A few weeks ago Ben and I both had Friday off. Unfortunately we also needed our tires changed and it was decided to use our glorious summer Friday to do so. Lucky for me, I have a smart husband who suggested that while the tires were being changed, we walk to Endgrain for breakfast.
Engrain opened this summer in Roscoe Village. It serves brunch and dinner, but the big excitement is their doughnuts. This Friday visit was our THIRD attempt to get doughnuts and the first time they weren't sold out. They only make so many, and when they're gone their gone, so go early (before 9am) if you're in the mood for a donut on the weekends. Friday morning we practically had the place to ourselves, save a few tables.
|You may be thinking the first thing we thought, $5 for a doughnut |
and coffee as a special?! Seem expensive? Wrong, it's worth it.
The food is a spin on American casual, with a farm to table concept. At the far end of the bar, the daily farms from which the ingredients come are listed. However, we didn't come for the food, we came for the doughnuts.
The story of the doughnuts is all about Chef Enoch Simpson. Famous for his foods at Nightwood and Girl and the Goat in Chicago, he used to make his coworkers in his off hours. They were so well liked that he decided to branch out and open his own restaurant.
There are currently four doughnut flavors: bacon butterscotch, nutella milkstout, mixed berry jelly and honey glazed doughscuit. We opted for two coffee specials and a third doughnut to split; leaving out the berry.
All about palm sized, each doughnut had it own distinct aroma and flavor. I started off with the nutella milk stout. A friend had warned this was her favorite. Having had plenty of milk stouts myself, I was surprised how much a donut could actually taste like a drink, let alone a beer. It also had the texture most similar to a traditional cake doughnut. I could see why it's a favorite!
Next up was the bacon butterscotch. I'd tossed this into our order last minute, simply intrigued by the combination and not sure just a dought each would do the trick. At first bite, I didn't like it. But, as I let the flavors melt in my mouth, they became the perfect blend of salty and sweet.

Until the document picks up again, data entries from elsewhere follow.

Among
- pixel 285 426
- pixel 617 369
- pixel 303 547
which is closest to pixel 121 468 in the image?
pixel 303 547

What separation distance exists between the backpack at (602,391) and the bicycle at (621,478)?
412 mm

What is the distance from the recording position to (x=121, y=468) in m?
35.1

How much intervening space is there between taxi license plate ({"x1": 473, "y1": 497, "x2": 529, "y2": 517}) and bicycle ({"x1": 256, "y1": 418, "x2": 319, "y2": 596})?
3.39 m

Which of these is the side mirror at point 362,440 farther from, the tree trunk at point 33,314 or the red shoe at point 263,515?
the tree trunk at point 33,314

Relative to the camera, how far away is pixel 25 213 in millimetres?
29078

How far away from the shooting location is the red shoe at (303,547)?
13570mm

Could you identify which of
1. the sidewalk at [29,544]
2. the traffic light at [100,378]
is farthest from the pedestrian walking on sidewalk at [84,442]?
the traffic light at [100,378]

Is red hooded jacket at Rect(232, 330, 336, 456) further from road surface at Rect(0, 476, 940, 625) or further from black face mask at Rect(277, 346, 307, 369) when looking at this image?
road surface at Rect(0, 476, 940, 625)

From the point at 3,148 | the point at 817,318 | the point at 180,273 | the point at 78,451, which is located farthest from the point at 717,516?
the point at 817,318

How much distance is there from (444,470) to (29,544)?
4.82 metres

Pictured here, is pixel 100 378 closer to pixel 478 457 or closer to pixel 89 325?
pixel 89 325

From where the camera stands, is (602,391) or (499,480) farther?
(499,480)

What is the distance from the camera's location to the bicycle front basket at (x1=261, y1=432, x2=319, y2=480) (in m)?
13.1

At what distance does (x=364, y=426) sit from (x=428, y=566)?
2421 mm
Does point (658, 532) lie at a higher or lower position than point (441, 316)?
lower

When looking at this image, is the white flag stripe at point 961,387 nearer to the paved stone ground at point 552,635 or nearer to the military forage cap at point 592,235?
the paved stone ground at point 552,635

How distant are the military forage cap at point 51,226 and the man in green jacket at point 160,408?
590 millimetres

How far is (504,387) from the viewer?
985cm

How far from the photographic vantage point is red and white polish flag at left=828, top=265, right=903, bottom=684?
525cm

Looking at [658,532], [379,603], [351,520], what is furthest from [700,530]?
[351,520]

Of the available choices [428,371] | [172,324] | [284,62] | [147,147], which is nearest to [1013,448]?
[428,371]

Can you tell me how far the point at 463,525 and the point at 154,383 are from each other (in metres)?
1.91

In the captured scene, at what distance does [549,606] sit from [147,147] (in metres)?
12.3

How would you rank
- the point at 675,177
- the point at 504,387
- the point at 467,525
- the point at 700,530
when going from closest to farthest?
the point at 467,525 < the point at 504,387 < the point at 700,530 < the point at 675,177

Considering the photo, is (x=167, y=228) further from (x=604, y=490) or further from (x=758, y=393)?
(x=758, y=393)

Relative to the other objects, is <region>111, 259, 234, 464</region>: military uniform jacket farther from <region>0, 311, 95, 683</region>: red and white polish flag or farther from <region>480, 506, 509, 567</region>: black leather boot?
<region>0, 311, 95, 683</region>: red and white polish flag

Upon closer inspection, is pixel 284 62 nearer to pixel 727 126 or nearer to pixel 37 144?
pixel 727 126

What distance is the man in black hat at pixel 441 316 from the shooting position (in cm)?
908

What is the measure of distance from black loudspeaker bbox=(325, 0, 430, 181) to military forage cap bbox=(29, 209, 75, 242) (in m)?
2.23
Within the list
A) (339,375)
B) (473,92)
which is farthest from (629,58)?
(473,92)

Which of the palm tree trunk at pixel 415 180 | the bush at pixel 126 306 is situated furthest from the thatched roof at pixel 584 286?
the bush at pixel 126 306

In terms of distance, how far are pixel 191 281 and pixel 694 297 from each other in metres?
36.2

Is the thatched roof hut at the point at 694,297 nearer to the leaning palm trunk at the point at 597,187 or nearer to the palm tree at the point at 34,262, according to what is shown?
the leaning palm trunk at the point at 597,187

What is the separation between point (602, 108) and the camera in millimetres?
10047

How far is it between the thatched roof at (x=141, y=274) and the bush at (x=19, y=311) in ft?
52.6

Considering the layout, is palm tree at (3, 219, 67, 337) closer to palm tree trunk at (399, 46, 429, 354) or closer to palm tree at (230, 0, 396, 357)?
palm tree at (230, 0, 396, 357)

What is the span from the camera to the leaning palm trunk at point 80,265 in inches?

I saved the best for last. The newest addition to Enoch's doughnut options is the honey glazed doughscuit. A doughnut sliced in half with a smooth creme in the middle and it was by far my favorite. Sweet and creamy to perfection. It literally just melts in your mouth.
We were both skeptical that spending $13 on doughnuts and coffee would keep us full or was worth the money (although it's hard enough to brunch for one person on $13 in the city!), but it was. Be forewarned that all of the doughnuts are sweet. And while we thought they wouldn't be substantial, we were proven wrong because it was hours until we were hungry again.
In fact, now looking back, I'd say I highly recommend splitting three doughnuts amongst two people to try as many flavors as possible. I promise you'll finish them.